Someone is texting anything to anyone but when  you ask for some time together, he gives it willingly

Someone is using pornography but tells you about it and you’ve agreed on the terms

Someone is having lengthy calls with friends but agrees to be open about it.

Someone is meeting an old flame for lunch but agrees to stop when you say it bothers you.

In short, intimacy betrayal is subjective and requires “testing.” Given the parameters above this looks like: 1-clarifying with your partner the act that feels like betrayal, 2- speaking your needs and feelings about the behavior while respecting your partner’s needs and feelings, 3- working out the differences together. 

All good relationships are based on the ability to compromise. In fact, it is in this compromising that intimacy finds its strongest foundation. If your significant other refuses to compromise  with you then it IS betrayal and you might have to rethink your relationship with this person.       

The Different Types of Intimacy:

Sexual Intimacy: Talking about your needs and feelings about sex with your partner while respecting theirs is what turns sex into sexual intimacy.  Most of my patients find this conversation easier during sex. If this is hard for you, try one of these opening lines the next time you and your partner find yourselves between the sheets. • I like it when you do that … • You seem to like it when I do this … • Remember the time we … • I’ve always had a fantasy about …. 

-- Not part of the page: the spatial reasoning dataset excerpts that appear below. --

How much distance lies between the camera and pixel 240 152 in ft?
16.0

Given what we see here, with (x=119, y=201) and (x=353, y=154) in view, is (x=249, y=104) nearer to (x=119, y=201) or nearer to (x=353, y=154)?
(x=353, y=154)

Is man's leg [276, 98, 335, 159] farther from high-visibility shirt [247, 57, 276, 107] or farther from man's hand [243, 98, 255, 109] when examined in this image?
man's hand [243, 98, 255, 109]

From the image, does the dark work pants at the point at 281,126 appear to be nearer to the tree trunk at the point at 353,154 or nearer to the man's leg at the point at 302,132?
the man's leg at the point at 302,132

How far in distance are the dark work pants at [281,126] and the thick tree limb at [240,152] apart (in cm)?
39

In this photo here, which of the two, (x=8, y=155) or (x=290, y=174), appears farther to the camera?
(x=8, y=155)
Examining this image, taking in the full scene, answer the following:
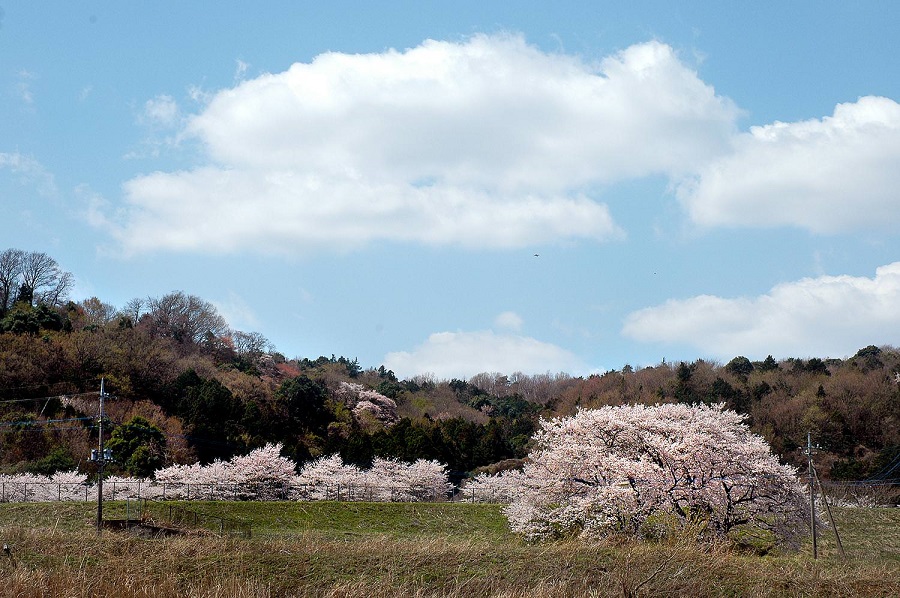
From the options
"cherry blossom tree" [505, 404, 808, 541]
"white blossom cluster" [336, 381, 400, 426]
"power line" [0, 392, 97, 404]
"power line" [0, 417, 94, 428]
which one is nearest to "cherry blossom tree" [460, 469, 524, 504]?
"cherry blossom tree" [505, 404, 808, 541]

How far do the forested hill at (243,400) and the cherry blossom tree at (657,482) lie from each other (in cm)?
2839

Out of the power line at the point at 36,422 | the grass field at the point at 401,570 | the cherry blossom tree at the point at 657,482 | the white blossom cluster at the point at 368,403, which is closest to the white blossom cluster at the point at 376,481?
→ the power line at the point at 36,422

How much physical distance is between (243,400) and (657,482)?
47636 mm

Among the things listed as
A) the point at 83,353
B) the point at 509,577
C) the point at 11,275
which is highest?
the point at 11,275

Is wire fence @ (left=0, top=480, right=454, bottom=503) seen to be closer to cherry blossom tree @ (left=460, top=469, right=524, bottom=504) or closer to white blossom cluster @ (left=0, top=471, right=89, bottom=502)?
white blossom cluster @ (left=0, top=471, right=89, bottom=502)

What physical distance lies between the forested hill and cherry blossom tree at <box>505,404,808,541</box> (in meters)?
28.4

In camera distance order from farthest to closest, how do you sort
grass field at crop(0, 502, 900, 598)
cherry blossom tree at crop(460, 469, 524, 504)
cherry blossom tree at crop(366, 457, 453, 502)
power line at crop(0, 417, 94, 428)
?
cherry blossom tree at crop(460, 469, 524, 504)
cherry blossom tree at crop(366, 457, 453, 502)
power line at crop(0, 417, 94, 428)
grass field at crop(0, 502, 900, 598)

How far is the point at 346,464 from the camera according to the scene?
5550 cm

The second part is being open to her needs and wants. That means listening without judgement or criticism. Then, if you find yourself on different pages, finding a compromise together. Or get some guidance such as instructional porn (yes, there is such a thing) for how-to guidance on ideas and toys you’ve never tried before.  Who knows, your compromise might be a new sexual act that you never considered and knocks your socks off!

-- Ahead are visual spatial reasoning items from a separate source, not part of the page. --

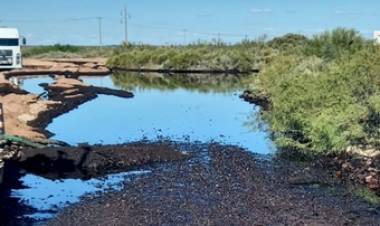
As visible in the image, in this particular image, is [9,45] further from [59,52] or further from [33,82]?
[59,52]

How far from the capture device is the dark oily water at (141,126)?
70.5 feet

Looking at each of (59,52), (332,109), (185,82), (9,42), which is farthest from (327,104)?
(59,52)

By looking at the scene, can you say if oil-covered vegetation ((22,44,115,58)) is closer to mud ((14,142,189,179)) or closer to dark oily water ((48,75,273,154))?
dark oily water ((48,75,273,154))

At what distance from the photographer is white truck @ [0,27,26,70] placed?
69.8 meters

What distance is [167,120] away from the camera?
133 feet

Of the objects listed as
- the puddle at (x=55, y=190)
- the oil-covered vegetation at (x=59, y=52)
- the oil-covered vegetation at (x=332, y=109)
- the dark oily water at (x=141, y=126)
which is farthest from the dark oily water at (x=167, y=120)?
the oil-covered vegetation at (x=59, y=52)

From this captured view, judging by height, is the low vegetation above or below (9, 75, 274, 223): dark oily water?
above

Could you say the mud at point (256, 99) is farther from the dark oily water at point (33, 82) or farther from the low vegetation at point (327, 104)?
the dark oily water at point (33, 82)

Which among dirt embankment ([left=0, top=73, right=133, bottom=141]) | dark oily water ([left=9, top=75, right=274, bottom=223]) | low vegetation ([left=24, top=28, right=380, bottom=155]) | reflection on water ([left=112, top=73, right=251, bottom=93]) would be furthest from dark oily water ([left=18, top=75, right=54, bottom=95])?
low vegetation ([left=24, top=28, right=380, bottom=155])

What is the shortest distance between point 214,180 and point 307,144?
6280 millimetres

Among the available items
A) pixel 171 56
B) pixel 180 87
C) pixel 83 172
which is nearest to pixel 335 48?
pixel 180 87

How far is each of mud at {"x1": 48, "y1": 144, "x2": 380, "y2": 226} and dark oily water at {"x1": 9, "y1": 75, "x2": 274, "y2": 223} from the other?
1.21 metres

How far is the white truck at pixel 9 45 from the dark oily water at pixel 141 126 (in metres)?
5.12

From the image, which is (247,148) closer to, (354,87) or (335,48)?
(354,87)
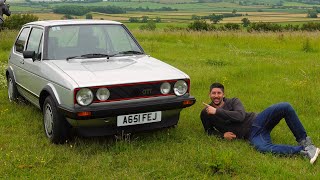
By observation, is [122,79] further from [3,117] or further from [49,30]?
[3,117]

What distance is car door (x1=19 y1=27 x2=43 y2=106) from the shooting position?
5895mm

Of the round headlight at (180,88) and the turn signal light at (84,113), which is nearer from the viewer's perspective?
the turn signal light at (84,113)

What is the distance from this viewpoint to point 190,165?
4.72m

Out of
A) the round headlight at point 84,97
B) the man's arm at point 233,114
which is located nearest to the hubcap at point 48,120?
the round headlight at point 84,97

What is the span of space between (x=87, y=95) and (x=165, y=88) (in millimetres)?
1062

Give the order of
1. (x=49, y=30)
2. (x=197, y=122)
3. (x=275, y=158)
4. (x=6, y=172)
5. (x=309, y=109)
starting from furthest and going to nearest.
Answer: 1. (x=309, y=109)
2. (x=197, y=122)
3. (x=49, y=30)
4. (x=275, y=158)
5. (x=6, y=172)

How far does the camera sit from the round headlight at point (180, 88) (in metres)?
5.30

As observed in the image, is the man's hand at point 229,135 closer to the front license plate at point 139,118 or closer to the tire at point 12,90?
the front license plate at point 139,118

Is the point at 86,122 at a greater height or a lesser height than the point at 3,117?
greater

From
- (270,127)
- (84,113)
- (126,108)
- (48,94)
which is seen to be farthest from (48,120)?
(270,127)

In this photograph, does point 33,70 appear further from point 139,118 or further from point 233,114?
point 233,114

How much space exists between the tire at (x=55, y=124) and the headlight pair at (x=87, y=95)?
0.52 m

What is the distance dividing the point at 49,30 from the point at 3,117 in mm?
1824

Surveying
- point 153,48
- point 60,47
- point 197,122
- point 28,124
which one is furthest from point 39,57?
point 153,48
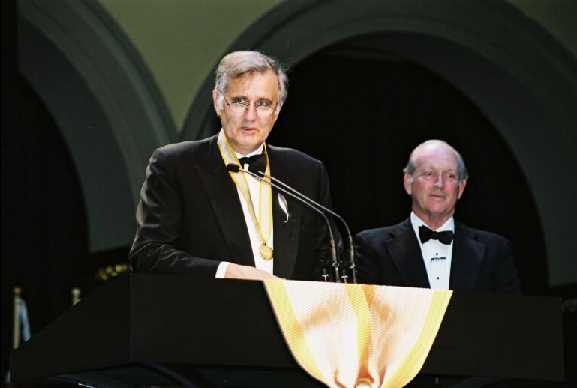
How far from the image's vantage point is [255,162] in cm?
380

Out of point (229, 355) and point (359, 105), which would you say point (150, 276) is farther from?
point (359, 105)

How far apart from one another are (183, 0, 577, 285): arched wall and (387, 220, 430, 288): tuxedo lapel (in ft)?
8.99

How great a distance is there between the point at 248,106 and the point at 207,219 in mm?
348

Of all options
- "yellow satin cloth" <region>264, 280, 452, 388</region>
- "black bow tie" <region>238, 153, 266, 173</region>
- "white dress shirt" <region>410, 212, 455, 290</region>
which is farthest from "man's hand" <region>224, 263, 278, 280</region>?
"white dress shirt" <region>410, 212, 455, 290</region>

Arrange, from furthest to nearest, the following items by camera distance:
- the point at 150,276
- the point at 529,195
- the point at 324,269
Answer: the point at 529,195
the point at 324,269
the point at 150,276

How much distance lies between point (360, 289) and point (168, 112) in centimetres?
440

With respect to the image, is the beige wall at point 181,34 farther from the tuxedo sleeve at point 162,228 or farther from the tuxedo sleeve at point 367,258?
the tuxedo sleeve at point 162,228

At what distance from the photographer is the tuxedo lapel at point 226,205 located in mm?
3664

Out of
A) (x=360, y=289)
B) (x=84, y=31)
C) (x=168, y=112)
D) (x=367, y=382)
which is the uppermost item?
(x=84, y=31)

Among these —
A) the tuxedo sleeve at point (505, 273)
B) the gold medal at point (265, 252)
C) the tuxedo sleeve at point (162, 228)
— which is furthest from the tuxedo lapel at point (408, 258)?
the tuxedo sleeve at point (162, 228)

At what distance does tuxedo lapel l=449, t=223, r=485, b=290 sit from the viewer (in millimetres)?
4680

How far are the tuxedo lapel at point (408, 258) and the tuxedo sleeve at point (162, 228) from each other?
52.5 inches

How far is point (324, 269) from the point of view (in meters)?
3.69

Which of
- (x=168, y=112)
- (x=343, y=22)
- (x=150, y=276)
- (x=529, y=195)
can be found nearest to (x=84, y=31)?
(x=168, y=112)
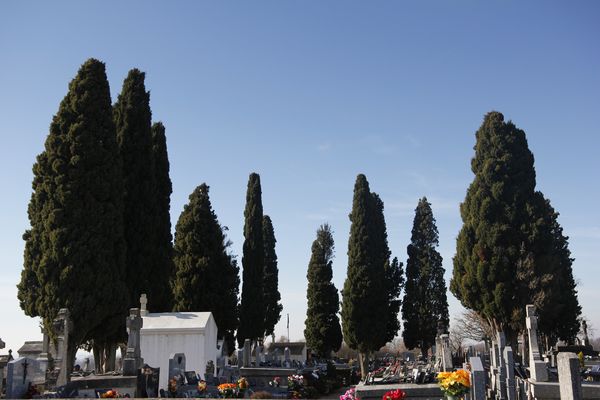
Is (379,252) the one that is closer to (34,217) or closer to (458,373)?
(34,217)

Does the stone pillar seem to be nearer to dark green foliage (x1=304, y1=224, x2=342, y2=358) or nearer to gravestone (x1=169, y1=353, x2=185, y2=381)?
gravestone (x1=169, y1=353, x2=185, y2=381)

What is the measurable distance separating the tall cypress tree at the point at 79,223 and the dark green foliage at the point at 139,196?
112 inches

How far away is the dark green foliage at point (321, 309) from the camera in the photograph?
4181 cm

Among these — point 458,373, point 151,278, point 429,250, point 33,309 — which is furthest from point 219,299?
point 458,373

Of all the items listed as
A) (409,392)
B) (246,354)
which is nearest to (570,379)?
(409,392)

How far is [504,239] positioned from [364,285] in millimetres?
11678

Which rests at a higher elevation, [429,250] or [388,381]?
[429,250]

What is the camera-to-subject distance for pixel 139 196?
24.7 m

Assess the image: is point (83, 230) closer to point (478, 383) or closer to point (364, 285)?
point (478, 383)

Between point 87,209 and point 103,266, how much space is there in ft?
6.68

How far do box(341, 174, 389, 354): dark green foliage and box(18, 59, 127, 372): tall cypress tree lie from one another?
1883cm

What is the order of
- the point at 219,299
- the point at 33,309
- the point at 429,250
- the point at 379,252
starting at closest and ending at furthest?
the point at 33,309, the point at 219,299, the point at 379,252, the point at 429,250

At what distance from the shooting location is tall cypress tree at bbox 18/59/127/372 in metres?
19.2

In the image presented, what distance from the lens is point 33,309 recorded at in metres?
19.2
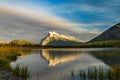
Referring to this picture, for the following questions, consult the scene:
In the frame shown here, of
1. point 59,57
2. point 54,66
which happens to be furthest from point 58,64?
point 59,57

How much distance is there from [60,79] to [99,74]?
19.9ft

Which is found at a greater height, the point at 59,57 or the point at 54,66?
the point at 59,57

Emotional Intimacy: Emotional intimacy has to do with transparency.  You letting your significant other “see” what you are thinking and feeling AND being non-judgemental of what he is thinking or feeling is at the heart of emotional intimacy. This starts with the understanding that there are no right or wrong thoughts or emotions.  Only right or wrong actions. If you and/or your significant other has difficulty with any part of this, there are plenty of shame-free opportunities for learning how to be more transparent or intimate. Visit a respected therapist who specializes in intimacy, read books on enhancing physical/emotional connection.